Reste deux regrets. De ceux, précisément, que ni le temps, ni l’insoutenable légèreté de l’être – malgré tout – ne parviennent à épuiser. D’abord, pourquoi avoir fourgué Fair game, de l’improbable Doug Liman, en compétition, film aussi convenu que saoulant (même Sean Penn y est déplacé, c’est dire) ? Seul ouvrage américain de la sélection en lice pour la Palme d’or… Doit-on y voir un recul notable de l’efficacité créative outre-Atlantique ? Ou un jeu un tantinet plus diplomatique ? Mouais… Tant qu’à faire, on aurait largement préféré retrouver Tamara Drewe, délicieux bonbon anglais concocté par le non moins britannique Stephen Frears, hélas programmé (à sa demande semble-t-il) hors compétition ! On y rit de bout en bout, pour changer…
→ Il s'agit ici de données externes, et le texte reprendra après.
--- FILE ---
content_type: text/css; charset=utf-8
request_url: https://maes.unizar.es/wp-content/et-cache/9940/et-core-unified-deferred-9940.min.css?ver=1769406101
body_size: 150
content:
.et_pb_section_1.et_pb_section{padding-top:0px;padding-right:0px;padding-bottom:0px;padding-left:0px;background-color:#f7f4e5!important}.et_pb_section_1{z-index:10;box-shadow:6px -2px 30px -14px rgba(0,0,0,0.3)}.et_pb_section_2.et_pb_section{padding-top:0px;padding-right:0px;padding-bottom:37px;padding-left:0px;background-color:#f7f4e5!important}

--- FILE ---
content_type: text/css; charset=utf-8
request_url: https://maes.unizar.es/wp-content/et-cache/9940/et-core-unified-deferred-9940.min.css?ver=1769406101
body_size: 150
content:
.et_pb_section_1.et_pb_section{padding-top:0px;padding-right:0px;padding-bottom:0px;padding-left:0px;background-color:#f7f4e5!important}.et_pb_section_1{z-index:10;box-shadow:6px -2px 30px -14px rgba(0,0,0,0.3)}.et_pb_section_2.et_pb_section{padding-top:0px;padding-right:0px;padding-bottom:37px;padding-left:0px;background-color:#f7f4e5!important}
Et puis ? Et puis quid de l’ukrainien Sergei Loznitsa ? Avec Mon bonheur, allégorie dense, exigeante, mais soufflante de maîtrise (c’est un premier film, avec un sens du cadre et de la lumière assez inouïs) sur le retour de l’état primitif, dans la Russie d’aujourd’hui, ce quasi-inconnu a fait, indubitablement, une vraie proposition de cinéma. A nulle autre pareille. Lui attribuer un trophée – Palme ou Caméra d’or au moins – eut été finalement plus radical – et moins "bien pensant" – que cette première marche du podium offerte au décidément très lointain Apichatpong Weerasethakul. Il ne reste plus qu’à conjurer les cieux, voire les dieux pour ceux qui y croient encore : histoire que Mon bonheur, titre évidemment antinomique, déjoue cette indifférence et ne sombre pas dans les ténèbres de l’oubli (il aurait été acheté par ARP, youpi !). Lui.